Yusril Ihza Mahendra Ketua Umum Partai Bulan Bintang meminta kepada Komisaris Tinggi PBB Urusan HAM (United Nation’s High Commission for Human Rigths) atau UNCHR di Jenewa untuk melakukan penyelidikan kasus pelanggaran HAM yang dilakukan Pemerintah China atas pemeluk Islam di Xinjiang.
Hal itu dinyatakan Yusril Ihza Mahendra bersama Afriansyah Noor selaku Ketua Umum dan Sekretaris Jenderal Partai Bulan Bintang dalam sepucuk surat yang dikirimkan kepada Ketua UNCHR di Jenewa, Swiss, Kamis (20/12/2018).
Surat dalam bahasa Inggris itu juga ditembuskan kepada Sekjen Organisasi Kerjasama Islam di Saudi Arabia dan Pemerintah RI di Jakarta.
Yusril mengatakan, Partai Bulan Bintang yang dipimpinnya mengutuk keras tindakan kekejaman yang dilakukan Pemerintah China yang memaksa Muslim Uighur untuk meninggalkan keyakinan agamanya dan beralih memeluk Atheisme.
“Pemerintah China wajib mematuhi Piagam PBB dan Deklarasi Universal Hak Asasi Manusia yang menjamin kebebasan memeluk agama,” ujar Yusril dalam keterangan tertulisnya, Kamis (20/12/2018).
Kata dia, ribuan Muslim Uighur kini dimasukkan kamp-kamp konsentrasi untuk diindoktrinasi faham athesime sesuai ajaran komunis yang secara resmi dianut oleh negara itu.
Menurut Yusril, pemerintah China berdalih, kamp konsentrasi itu adalah tempat untuk melakukan “pendidikan” kepada warga negaranya yang menganut faham ekstrimisme dan separatisme.
“Umat Islam di Xinjiang dan suku Han yang beragama Islam, selama ini dianggap Pemerintah China sebagai kelompok ekstrimis,” jelasnya.
Perlakuan Pemerintah China terhadap umat Islam, kata Yusril, sangat melukai perasaan umat Islam di seluruh dunia.

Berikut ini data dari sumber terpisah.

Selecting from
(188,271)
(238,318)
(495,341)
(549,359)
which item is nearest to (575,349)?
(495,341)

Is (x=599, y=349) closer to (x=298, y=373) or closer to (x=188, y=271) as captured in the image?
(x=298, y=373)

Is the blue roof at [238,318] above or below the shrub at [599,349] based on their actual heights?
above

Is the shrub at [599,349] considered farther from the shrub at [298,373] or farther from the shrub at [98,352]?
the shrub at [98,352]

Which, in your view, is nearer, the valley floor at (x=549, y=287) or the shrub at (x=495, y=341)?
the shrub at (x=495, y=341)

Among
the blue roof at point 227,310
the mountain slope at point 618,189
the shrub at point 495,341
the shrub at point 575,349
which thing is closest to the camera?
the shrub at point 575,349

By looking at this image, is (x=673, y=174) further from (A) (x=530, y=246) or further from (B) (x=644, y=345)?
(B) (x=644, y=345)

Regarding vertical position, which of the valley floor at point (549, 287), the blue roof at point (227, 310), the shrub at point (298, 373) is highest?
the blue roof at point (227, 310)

Karena itu Yusril minta UNCHR untuk segera mengirimkan tim penyelidik independen untuk mengungkapkan kepada dunia tentang adanya pelanggaran berat HAM yang dilakukan secara sistematik, terstruktur dan meluas di China. Dunia harus memberi sanksi atas pelanggaran HAM yang berat itu.

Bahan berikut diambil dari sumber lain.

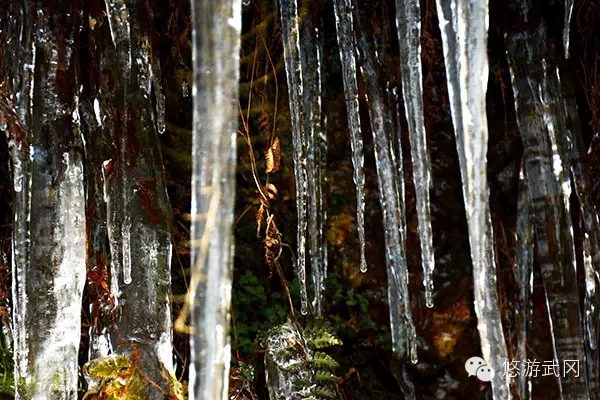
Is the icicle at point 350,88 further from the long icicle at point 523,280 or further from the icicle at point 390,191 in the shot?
the long icicle at point 523,280

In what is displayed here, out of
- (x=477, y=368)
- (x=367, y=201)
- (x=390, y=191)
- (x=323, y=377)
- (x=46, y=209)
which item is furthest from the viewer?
(x=367, y=201)

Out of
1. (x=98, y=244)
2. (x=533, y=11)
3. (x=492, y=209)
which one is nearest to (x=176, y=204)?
(x=98, y=244)

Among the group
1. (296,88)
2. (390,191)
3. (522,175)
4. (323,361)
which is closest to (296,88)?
(296,88)

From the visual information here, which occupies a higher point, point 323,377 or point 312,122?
point 312,122

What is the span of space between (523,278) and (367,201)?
871mm

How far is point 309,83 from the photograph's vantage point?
3.05 meters

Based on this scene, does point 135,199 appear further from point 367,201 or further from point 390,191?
point 367,201

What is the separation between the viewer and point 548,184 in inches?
119

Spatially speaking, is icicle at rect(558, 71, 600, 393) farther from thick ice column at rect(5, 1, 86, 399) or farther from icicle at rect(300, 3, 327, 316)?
thick ice column at rect(5, 1, 86, 399)

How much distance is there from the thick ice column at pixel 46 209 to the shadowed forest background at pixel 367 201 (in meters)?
0.54

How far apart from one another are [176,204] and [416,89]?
5.36 ft

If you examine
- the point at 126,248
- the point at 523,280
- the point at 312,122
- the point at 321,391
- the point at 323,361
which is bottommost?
the point at 321,391

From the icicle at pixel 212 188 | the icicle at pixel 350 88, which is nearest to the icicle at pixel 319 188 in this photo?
the icicle at pixel 350 88

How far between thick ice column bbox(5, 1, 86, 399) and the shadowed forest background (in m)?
0.54
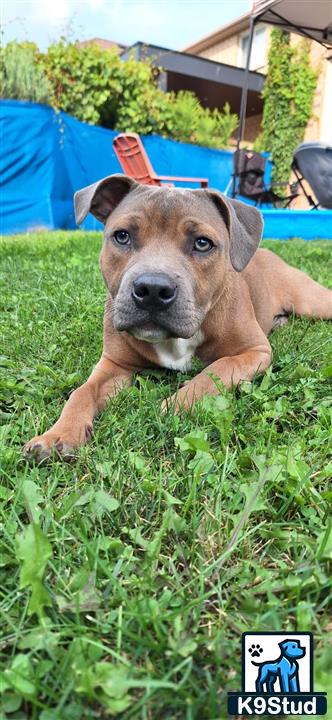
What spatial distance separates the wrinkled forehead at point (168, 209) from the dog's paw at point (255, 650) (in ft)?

Selain meminta UNCHR, Yusril juga mendesak Organisasi Kerjasama Islam (OKI) untuk secara aktif memantau pelanggaran HAM atas umat Islam di China. Negara-negara OKI dapat mengambil langkah bersama untuk menghentikan pelanggaran HAM ini.

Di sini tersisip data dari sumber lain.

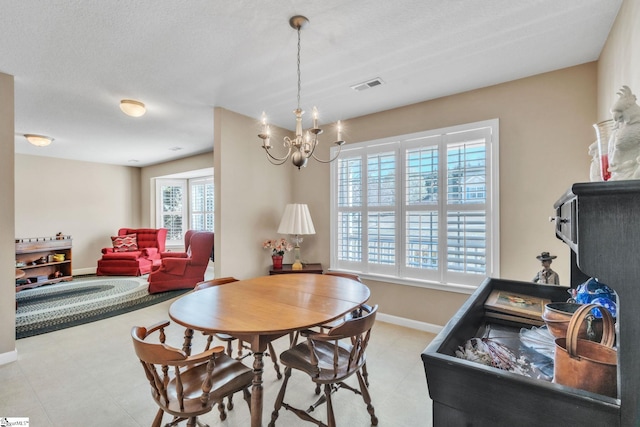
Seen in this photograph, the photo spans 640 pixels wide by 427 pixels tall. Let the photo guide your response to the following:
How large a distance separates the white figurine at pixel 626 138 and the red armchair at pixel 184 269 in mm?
5122

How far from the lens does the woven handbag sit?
0.65 meters

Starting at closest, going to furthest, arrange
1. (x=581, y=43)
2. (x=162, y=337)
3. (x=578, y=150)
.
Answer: (x=162, y=337)
(x=581, y=43)
(x=578, y=150)

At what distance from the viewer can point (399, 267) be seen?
11.2 feet

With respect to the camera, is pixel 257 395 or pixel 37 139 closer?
pixel 257 395

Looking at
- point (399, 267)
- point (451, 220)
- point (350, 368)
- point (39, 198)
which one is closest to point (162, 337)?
point (350, 368)

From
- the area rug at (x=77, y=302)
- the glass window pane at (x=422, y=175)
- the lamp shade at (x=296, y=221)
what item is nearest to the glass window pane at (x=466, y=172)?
the glass window pane at (x=422, y=175)

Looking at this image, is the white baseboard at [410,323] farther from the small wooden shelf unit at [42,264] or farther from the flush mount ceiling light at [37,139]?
the small wooden shelf unit at [42,264]

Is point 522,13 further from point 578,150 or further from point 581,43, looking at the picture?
point 578,150

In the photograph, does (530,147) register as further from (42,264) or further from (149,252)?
(42,264)

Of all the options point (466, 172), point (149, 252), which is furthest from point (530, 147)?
point (149, 252)

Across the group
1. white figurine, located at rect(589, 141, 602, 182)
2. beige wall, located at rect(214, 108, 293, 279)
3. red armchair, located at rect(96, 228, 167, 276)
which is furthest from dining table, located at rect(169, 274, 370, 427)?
red armchair, located at rect(96, 228, 167, 276)

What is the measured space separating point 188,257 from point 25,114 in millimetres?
3049

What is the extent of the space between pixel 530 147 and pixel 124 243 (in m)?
7.59

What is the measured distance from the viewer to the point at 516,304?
4.81 ft
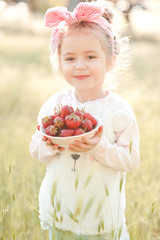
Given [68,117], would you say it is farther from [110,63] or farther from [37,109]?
[37,109]

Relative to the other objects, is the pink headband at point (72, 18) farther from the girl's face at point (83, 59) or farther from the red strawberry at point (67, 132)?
the red strawberry at point (67, 132)

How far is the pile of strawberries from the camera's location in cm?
142

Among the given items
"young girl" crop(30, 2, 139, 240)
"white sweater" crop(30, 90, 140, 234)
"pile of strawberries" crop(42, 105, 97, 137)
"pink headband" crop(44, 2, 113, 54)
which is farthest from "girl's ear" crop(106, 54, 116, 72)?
"pile of strawberries" crop(42, 105, 97, 137)

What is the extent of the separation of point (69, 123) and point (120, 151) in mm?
357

Yusril juga mendesak Pemerintah RI untuk mengambil inisiatif membahas pelanggaran HAM terhadap umat Islam di China ini.
“Sebagai negara mayoritas Muslm terbesar di dunia, Pemerintah Indonesia dapat mengambil prakarsa mengajak negara-negara anggota OKI lainnya untuk melakukan pertemuan khusus membahas situasi di Xinjiang,” tegasnya.
Yusril mengatakan, Pemerintah RI secara mandiripun dapat mengambil langkah diplomatik mencegah Pemerintah China melakukan pemaksaan terhadap umat Islam di sana.
“Kepentingan China di negara kita juga cukup banyak. Karena itu, kita juga dapat memberi tekanan diplomatik kepada Pemerintah China untuk menghentikan pemaksaan terhadap umat Islam di China. Ini adalah persoalan kemanusiaan dan HAM, bukan ingin mencampuri urusan dalam negeri China,” jelas dia.(faz/tin/rst)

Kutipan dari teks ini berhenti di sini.